Ce nouvel album, vous l’avez composé dans quelles conditions et en combien de temps ?

La résidence s’est faite à Nimes, il nous manquait juste 2 titres. Nous voulions en enregistrer une quinzaine pour en sortir une dizaine. Nous avons donc composé ces 2 morceaux en résidence.

Quelles ont été vos inspirations dans l’écriture des chansons ?

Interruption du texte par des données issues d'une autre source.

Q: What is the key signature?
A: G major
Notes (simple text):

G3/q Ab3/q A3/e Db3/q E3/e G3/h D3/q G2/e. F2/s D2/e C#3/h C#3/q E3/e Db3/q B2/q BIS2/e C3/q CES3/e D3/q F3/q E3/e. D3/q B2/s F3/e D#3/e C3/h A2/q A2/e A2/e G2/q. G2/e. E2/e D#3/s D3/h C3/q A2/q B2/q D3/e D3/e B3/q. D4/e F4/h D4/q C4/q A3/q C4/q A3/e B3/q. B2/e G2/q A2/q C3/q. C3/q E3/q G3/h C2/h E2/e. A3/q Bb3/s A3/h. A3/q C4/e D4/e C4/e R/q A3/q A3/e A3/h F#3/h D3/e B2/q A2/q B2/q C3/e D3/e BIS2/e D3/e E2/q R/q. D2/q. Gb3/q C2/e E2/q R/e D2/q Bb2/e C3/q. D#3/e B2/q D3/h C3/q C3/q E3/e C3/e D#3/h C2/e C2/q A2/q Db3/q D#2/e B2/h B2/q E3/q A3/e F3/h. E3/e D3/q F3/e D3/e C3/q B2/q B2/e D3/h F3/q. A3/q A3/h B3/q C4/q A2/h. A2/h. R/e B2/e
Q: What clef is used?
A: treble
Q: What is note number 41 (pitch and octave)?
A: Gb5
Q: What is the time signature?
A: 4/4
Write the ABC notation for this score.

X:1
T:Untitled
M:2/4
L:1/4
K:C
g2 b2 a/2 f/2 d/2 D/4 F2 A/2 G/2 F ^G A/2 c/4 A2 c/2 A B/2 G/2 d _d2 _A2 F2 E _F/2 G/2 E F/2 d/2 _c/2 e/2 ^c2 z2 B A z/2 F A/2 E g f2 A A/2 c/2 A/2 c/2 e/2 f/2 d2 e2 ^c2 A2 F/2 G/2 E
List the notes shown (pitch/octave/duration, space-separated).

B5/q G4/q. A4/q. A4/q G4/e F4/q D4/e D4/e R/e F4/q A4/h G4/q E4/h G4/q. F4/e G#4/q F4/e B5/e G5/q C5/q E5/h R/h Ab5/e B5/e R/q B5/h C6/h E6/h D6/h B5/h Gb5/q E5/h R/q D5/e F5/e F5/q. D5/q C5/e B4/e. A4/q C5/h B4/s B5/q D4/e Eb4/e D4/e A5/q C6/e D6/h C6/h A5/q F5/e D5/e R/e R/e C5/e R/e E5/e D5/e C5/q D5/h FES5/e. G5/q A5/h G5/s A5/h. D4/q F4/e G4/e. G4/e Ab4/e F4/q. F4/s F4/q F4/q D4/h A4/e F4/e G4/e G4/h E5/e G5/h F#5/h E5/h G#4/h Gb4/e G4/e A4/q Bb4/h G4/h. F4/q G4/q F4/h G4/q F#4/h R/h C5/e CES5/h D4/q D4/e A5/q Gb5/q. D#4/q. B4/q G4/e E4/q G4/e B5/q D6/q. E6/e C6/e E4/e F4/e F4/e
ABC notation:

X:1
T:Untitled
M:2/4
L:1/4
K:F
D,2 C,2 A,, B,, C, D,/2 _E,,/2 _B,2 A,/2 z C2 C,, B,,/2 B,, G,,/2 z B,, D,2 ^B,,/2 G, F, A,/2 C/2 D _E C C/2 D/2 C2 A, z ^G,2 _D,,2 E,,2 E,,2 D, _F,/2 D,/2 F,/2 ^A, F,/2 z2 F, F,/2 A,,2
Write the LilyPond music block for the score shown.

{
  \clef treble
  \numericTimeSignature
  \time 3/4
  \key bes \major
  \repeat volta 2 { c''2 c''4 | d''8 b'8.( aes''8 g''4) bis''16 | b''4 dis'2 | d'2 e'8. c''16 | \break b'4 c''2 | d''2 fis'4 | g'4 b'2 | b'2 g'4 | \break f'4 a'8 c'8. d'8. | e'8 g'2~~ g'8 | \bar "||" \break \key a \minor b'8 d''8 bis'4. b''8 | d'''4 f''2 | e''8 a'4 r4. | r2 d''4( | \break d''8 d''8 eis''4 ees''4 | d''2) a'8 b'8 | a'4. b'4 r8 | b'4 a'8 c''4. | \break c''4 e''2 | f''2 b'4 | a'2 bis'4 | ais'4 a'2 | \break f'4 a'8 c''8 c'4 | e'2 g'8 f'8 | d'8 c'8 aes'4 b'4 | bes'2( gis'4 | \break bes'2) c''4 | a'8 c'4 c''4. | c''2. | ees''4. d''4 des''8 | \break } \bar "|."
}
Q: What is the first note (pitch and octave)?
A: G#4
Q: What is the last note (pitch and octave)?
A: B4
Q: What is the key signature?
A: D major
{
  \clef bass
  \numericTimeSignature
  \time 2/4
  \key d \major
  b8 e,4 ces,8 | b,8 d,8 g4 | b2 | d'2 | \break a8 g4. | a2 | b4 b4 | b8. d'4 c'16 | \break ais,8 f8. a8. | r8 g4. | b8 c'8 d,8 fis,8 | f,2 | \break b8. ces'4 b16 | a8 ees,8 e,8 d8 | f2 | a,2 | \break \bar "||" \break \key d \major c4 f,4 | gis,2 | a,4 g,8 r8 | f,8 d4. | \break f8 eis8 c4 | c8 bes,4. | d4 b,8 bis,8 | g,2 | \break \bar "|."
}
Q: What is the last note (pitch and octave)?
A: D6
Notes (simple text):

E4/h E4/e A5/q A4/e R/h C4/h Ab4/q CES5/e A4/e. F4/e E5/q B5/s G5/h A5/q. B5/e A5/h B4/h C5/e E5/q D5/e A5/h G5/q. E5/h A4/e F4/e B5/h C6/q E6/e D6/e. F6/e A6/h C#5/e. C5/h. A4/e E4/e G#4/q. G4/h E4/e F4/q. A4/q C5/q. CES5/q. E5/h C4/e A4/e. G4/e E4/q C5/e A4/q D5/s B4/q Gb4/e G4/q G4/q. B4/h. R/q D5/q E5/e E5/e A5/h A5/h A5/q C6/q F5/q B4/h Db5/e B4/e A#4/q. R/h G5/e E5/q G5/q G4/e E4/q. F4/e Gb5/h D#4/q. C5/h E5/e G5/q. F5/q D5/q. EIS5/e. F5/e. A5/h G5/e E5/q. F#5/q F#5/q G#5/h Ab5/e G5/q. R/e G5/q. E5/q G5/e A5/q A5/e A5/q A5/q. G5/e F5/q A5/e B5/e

Les textes, d’abord. Aujourd’hui chacun peut s’enregistrer chez lui, c’était d’une facilité d’arriver avec des morceaux tout prêt. Dans certains morceaux nous avons gardé telle partie, puis nous l’avons testé en live et nous l’avons développé de façon instinctive. Nous avons fait tourner des boucles entre nous puis Seb a posé le chant. Nous avons toujours composé en répétitions, en mode page blanche. Nous sommes influencés par des groupes qui ont une frappe assez particulière. Nous nous nous nourrissons de ces sons plus actuels.

Vos dates de concerts pour la rentrée ?

Pour la région PACA, ça ne sera pas avant 2026. Nous avons 4 festivals entre juillet et novembre à l’étranger. Il y aura une date pour la sortie de l’album, mais ça sera surement sur Paris.

Pour terminer, au vu de votre carrière, si vous aviez un mot à adresser à vos fans ?

Nous avons repris, parce que nous savions qu’il y avait une attente du public. Nous adorons discuter avec le public et nous avons appris plein d’histoires incroyables. En Amérique du Sud, certaines personnes nous ont pris la main en nous disant que notre musique leur a sauvé la vie, en pleurs. C’est arrivé au moins une dizaine de fois. Tout cela nous rends riches de sens. L’investissement esthétique du public, nous touche aussi énormément. Chaque concert est donc une fête.